26 der in unserer Zeitung veröffentlichten Beschreibungen sind als Buch erschienen: „Stuttgarter Entdeckungen“, 160 Seiten, 100 Fotos und Karten. Silberburg-Verlag Tübingen und Karlsruhe. Hrsg.; Stuttgarter Nachrichten, 14,90 Euro.

Hintergrund

Luginsland:

1911 gründeten neun Daimler-Mitarbeiter die Baugenossenschaft Luginsland „Gartenstadt eigenes Heim“. Der Begriff Gartenstadt entstand wegen des genossenschaftlichen Prinzips und der typischen Bebauung mit kleinen Reihenhäusern jeweils mit Vorgärten für Obst- oder Gemüseanbau. Ziel der Genossenschaft war es, dem Wohnungsmangel im Umfeld der 1903 nach Untertürkheim umgezogenen Daimler-Motorenwerke abzuhelfen.

1913 waren die ersten Häuser fertig. Im Laufe der folgenden Jahrzehnte wurden die Baulücken zwischen Luginsland und dem historischen Kern von Untertürkheim vollständig geschlossen.

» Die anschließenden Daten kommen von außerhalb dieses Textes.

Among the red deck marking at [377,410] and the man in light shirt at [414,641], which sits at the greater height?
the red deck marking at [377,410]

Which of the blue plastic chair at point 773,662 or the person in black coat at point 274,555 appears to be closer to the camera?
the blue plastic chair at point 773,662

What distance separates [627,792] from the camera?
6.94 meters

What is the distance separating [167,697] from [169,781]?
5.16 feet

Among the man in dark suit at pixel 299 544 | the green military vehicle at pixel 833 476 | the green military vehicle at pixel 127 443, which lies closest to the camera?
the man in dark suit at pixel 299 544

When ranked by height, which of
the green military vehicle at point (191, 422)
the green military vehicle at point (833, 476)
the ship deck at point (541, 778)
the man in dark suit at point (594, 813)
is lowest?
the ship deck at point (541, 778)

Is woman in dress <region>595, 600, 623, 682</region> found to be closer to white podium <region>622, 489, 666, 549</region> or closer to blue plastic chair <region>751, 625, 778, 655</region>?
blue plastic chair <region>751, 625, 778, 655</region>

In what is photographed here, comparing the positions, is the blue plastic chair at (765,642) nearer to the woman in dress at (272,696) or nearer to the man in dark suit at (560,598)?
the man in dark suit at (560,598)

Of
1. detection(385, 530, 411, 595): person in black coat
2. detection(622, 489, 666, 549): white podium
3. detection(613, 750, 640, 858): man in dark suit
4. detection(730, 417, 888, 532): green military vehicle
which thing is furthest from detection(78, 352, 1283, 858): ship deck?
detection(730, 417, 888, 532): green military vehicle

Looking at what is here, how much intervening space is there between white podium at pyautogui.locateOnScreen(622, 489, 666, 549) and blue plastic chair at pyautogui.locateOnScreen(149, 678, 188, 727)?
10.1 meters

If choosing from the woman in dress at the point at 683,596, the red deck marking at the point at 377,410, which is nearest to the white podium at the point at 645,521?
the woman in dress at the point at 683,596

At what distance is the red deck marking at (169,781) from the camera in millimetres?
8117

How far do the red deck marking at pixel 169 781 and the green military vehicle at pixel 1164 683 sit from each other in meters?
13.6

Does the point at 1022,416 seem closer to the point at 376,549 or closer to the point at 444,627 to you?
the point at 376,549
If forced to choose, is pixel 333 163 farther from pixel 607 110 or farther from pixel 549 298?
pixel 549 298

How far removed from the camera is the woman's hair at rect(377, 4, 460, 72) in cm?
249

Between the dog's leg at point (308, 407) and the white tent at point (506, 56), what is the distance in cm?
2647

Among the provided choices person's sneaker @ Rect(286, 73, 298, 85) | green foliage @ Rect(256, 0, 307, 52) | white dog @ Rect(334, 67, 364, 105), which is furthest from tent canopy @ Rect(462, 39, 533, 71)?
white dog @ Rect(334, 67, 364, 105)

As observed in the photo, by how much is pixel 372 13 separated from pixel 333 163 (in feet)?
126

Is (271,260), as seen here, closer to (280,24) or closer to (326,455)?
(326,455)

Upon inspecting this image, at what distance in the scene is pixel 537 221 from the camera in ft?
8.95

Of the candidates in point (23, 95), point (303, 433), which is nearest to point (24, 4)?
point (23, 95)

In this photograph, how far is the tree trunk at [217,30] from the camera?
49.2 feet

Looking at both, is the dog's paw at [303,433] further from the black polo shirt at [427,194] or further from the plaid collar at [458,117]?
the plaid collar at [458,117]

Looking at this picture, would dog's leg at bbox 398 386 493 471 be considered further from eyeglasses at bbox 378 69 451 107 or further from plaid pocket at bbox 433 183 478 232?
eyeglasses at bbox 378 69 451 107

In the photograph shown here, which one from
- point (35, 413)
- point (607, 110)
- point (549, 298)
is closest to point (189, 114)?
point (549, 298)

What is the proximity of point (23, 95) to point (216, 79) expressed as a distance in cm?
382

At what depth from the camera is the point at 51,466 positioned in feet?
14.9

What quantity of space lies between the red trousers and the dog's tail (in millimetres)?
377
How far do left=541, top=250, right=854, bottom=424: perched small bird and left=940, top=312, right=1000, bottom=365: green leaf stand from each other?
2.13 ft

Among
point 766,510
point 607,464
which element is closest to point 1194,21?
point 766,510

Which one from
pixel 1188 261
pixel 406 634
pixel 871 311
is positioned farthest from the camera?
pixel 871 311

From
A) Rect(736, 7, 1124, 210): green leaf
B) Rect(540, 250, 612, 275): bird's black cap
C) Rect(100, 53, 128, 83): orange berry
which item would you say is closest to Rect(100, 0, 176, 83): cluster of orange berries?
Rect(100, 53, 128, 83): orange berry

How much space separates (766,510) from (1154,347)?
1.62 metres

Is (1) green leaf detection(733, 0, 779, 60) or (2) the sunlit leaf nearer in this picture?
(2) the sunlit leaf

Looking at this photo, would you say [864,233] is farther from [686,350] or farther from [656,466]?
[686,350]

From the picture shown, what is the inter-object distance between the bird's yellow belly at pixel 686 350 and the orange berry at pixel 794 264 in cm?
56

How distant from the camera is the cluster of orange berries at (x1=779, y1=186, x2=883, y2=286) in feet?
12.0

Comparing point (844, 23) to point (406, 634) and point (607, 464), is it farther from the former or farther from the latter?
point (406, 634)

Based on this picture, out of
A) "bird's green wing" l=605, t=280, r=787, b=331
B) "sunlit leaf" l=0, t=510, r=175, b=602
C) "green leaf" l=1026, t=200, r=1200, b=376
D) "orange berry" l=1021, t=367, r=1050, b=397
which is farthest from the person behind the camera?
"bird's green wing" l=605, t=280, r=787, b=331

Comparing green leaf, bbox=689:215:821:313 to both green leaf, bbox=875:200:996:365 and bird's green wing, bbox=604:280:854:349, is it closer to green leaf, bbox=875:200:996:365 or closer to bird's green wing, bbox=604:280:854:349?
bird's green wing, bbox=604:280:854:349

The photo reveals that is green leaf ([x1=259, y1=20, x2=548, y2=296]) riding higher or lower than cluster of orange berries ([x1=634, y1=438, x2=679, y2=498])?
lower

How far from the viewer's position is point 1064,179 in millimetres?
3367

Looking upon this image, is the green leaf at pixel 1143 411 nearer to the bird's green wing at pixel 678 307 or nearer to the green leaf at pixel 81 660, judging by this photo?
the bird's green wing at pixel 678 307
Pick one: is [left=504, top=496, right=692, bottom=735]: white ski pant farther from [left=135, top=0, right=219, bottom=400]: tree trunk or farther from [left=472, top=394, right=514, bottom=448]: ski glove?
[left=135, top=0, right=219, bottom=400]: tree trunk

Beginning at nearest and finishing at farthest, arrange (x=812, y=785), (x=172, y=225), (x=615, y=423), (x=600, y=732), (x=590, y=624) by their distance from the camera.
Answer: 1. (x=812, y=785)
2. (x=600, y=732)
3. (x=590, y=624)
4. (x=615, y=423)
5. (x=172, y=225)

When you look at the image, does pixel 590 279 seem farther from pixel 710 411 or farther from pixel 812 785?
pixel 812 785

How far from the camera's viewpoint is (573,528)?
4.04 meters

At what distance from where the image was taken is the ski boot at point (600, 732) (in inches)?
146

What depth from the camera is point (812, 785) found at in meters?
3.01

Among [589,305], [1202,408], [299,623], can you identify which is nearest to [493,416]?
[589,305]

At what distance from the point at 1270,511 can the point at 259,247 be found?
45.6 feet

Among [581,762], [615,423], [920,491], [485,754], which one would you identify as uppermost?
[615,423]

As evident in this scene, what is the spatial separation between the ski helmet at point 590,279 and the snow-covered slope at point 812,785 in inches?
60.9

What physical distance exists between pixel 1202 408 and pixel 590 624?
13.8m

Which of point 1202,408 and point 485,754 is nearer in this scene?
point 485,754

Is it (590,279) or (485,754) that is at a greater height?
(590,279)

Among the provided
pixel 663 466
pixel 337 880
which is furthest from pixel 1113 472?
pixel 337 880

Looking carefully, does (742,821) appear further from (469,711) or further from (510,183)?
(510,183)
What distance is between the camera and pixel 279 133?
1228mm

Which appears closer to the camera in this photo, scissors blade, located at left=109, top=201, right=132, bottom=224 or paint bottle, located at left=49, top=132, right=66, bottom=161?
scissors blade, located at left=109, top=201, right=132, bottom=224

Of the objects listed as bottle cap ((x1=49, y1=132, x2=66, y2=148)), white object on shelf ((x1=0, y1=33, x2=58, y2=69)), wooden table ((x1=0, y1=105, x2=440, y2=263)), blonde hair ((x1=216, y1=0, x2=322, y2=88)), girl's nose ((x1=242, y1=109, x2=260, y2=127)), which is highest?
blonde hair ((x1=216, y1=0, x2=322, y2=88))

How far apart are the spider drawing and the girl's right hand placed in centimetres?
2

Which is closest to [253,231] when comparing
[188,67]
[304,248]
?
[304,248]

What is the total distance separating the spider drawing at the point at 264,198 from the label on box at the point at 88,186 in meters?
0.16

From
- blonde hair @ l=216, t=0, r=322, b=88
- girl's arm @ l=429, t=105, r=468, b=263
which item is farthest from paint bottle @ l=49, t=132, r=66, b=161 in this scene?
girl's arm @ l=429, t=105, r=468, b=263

Am 30. November 1944 wurden zehn Mitglieder der kommunistischen Widerstandsgruppe Schlotterbeck aus Luginsland im KZ Dachau ermordet. Kopf der Gruppe war Friedrich Schlotterbeck. Eine Gedenktafel in der Annastraße 6 in Luginsland und eine Gedenkstätte im Friedhof Untertürkheim erinnern an die Getöteten.

1969 wurde die vom Stuttgarter Architekten Heinz Rall konzipierte Neue Gartenstadtkirche in der Barbarossastraße eingeweiht. Die Kirche liegt inmitten von Gärten und Grünflächen wie eine Skulptur aus hellen, geometrischen Körpern mit abgerundeten Ecken.

Heute hat Luginsland, das zum Stadtbezirk Untertürkheim gehört, circa 2800 ­Einwohner.